Cluster Self-Refinement for Enhanced Online Multi-Camera People Tracking

Jeongho Kim
Research Engineer, Nota AI

 

Summary

  • Online multi-camera system for efficient individual tracking

  • Accurate ID management with Cluster Self-Refinement (CSR)

  • Improved performance with enhanced pose estimation

 

Introduction

  • In this paper, we introduce our online MCPT methodology, which achieved third place in Track1 of the AICITY CHALLENGE workshop at CVPR2024. Multi-camera people tracking (MCPT) involves detecting and tracking individuals across multiple cameras to understand and analyze their movements and behaviors. The MCPT process typically follows these steps: 1) As shown in Figure 1, input footage from multiple cameras into a people detection model to detect the locations of individuals, represented by bounding boxes and coordinates. 2) Assign local IDs to detected individuals using a single-camera tracking algorithm, storing appearance and location information for each ID. 3) Match information from each single-camera tracking to assign a global ID.

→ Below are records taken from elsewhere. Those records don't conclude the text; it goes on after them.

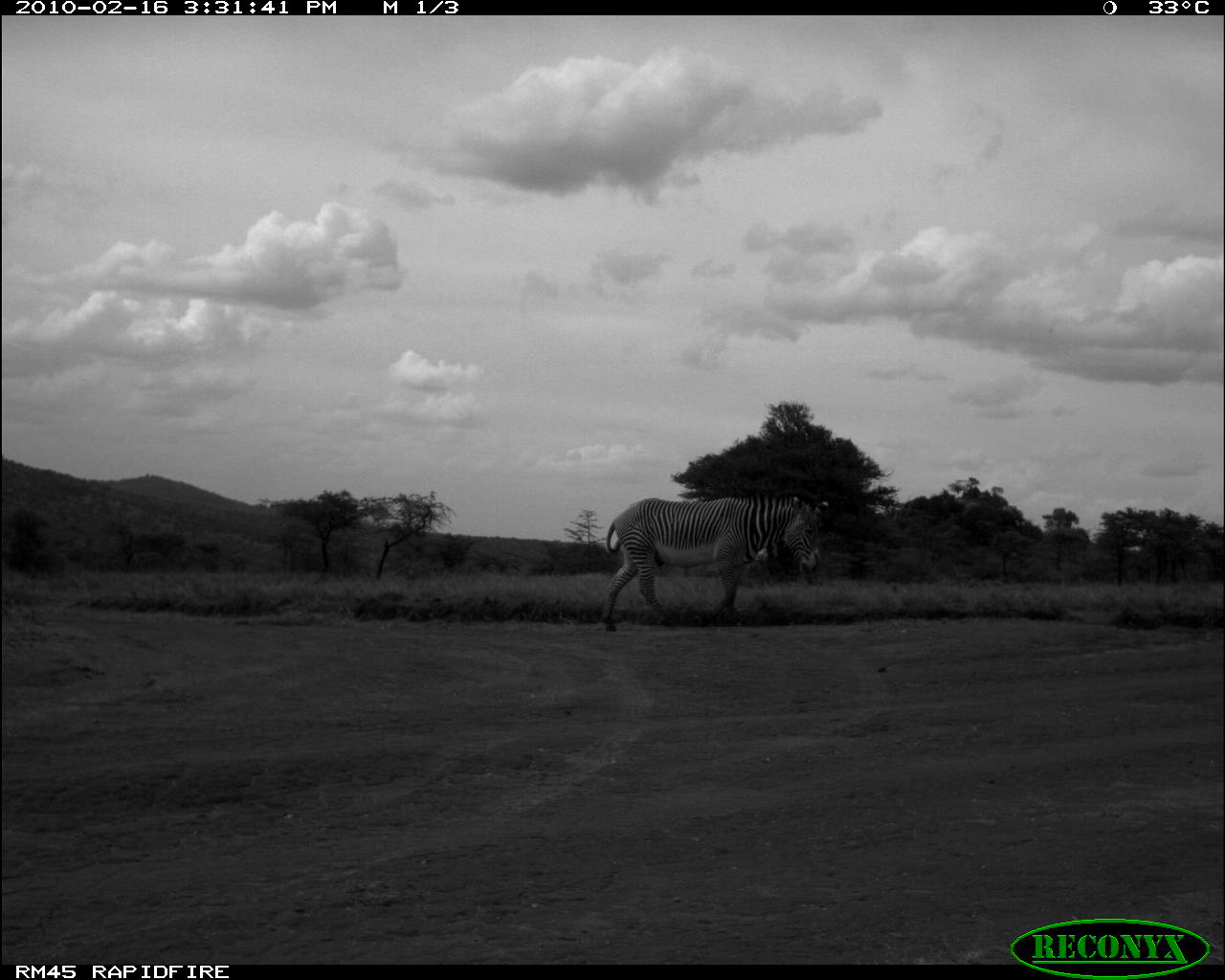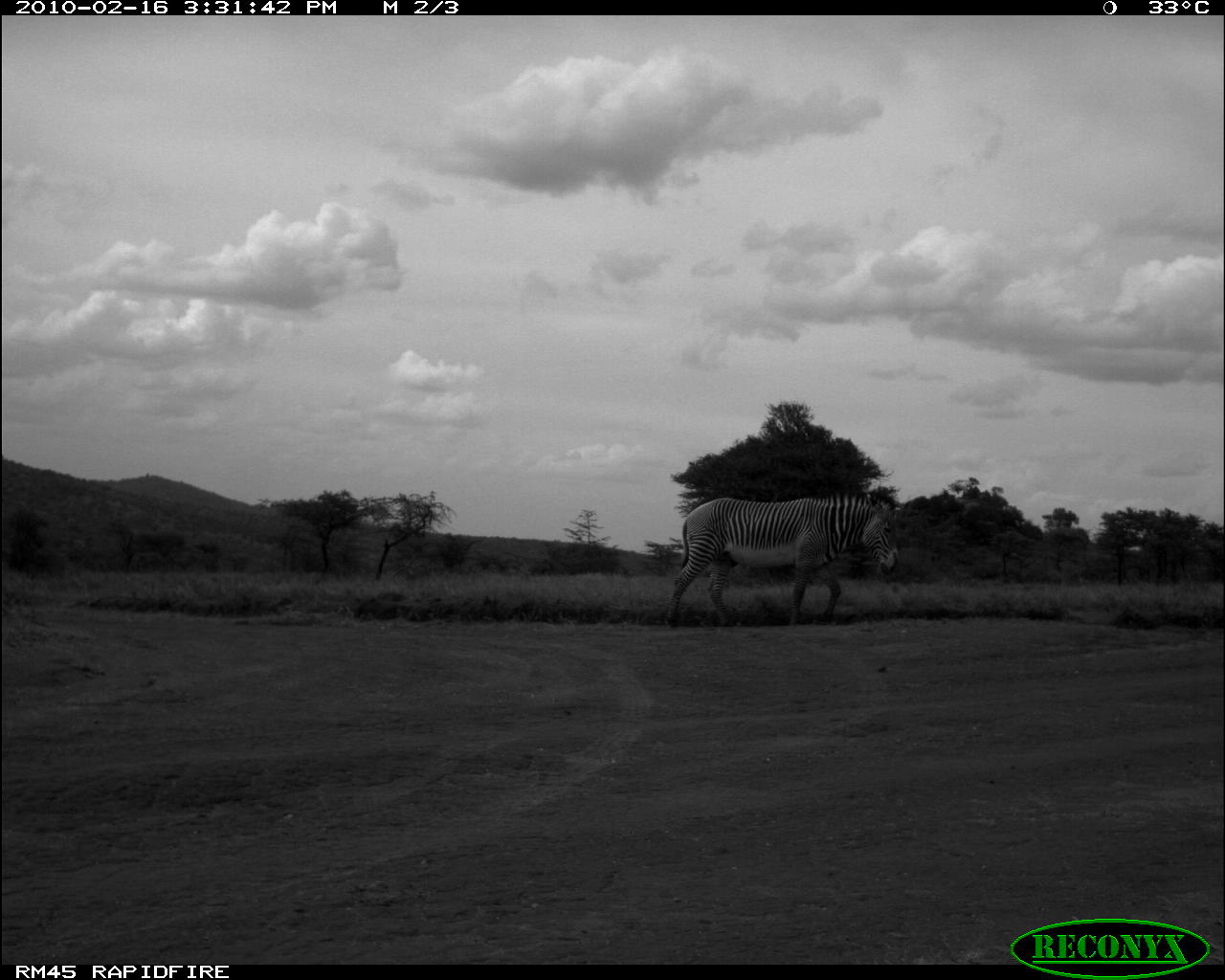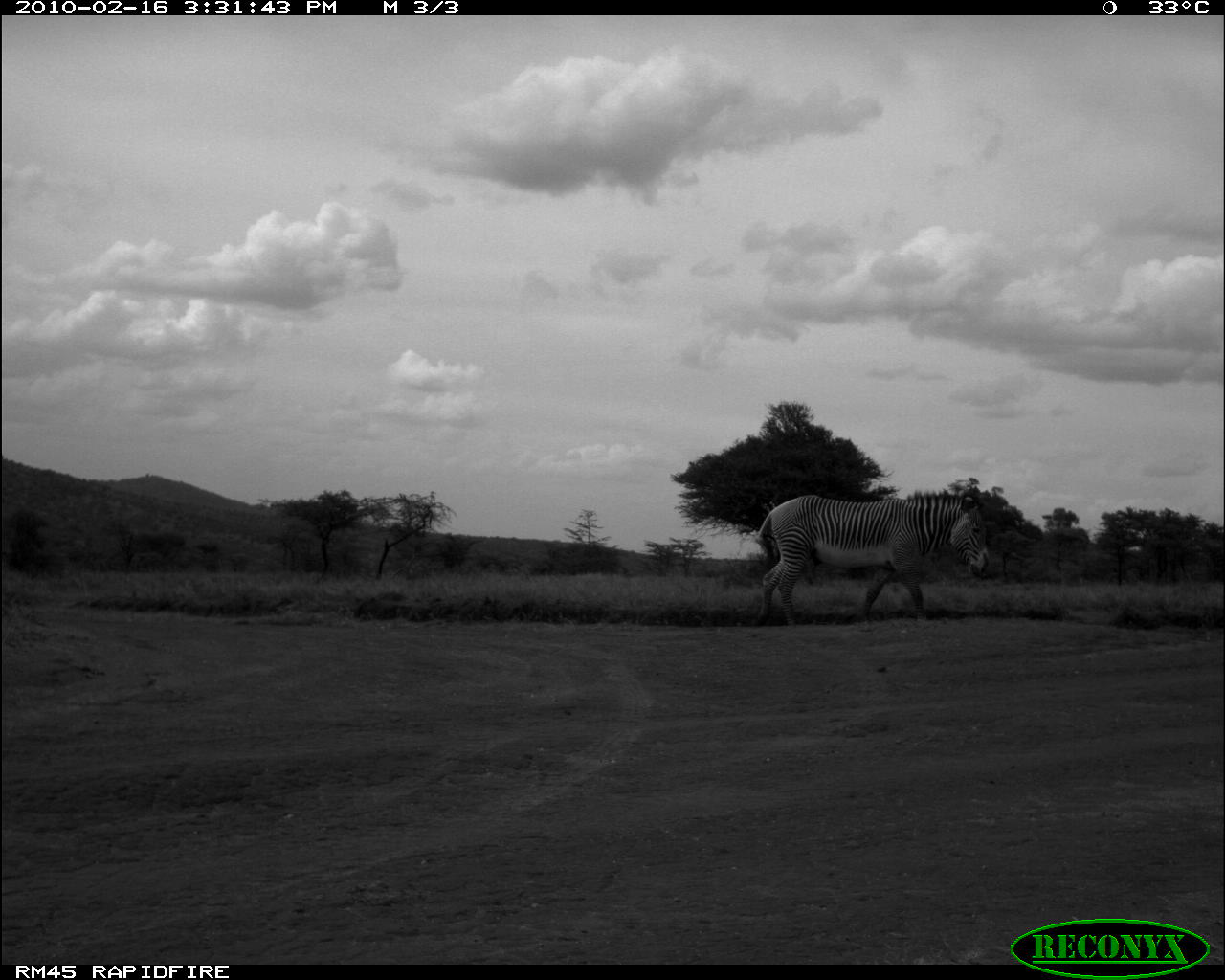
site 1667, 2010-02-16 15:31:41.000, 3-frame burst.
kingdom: Animalia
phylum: Chordata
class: Mammalia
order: Perissodactyla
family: Equidae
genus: Equus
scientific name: Equus grevyi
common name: grévy's zebra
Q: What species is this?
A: Equus grevyi (grévy's zebra).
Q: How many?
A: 1.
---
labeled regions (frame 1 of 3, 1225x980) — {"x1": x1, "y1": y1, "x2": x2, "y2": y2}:
equus grevyi: {"x1": 601, "y1": 494, "x2": 821, "y2": 632}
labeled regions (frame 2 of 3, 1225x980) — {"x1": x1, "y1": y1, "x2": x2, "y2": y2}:
equus grevyi: {"x1": 664, "y1": 496, "x2": 903, "y2": 629}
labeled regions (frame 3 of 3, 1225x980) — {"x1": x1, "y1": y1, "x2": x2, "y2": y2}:
equus grevyi: {"x1": 755, "y1": 490, "x2": 989, "y2": 626}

  • MCPT can be classified into online and offline MCPT based on the timing of the video frames used for analysis. Online MCPT utilizes only past frames to analyze the current frame, making it applicable to all video sources, including real-time streaming. However, if an incorrect prediction is made, it can affect subsequent predictions, leading to continuous errors. Conversely, offline MCPT uses both past and future frames, allowing for post-analysis corrections of incorrect predictions, resulting in higher performance but inapplicable to real-time streaming.

  • Our research proposes applying the evaluation and correction methods of offline MCPT to online MCPT. Additionally, we propose an online MCPT system with enhanced performance by maximizing the use of pose estimation models.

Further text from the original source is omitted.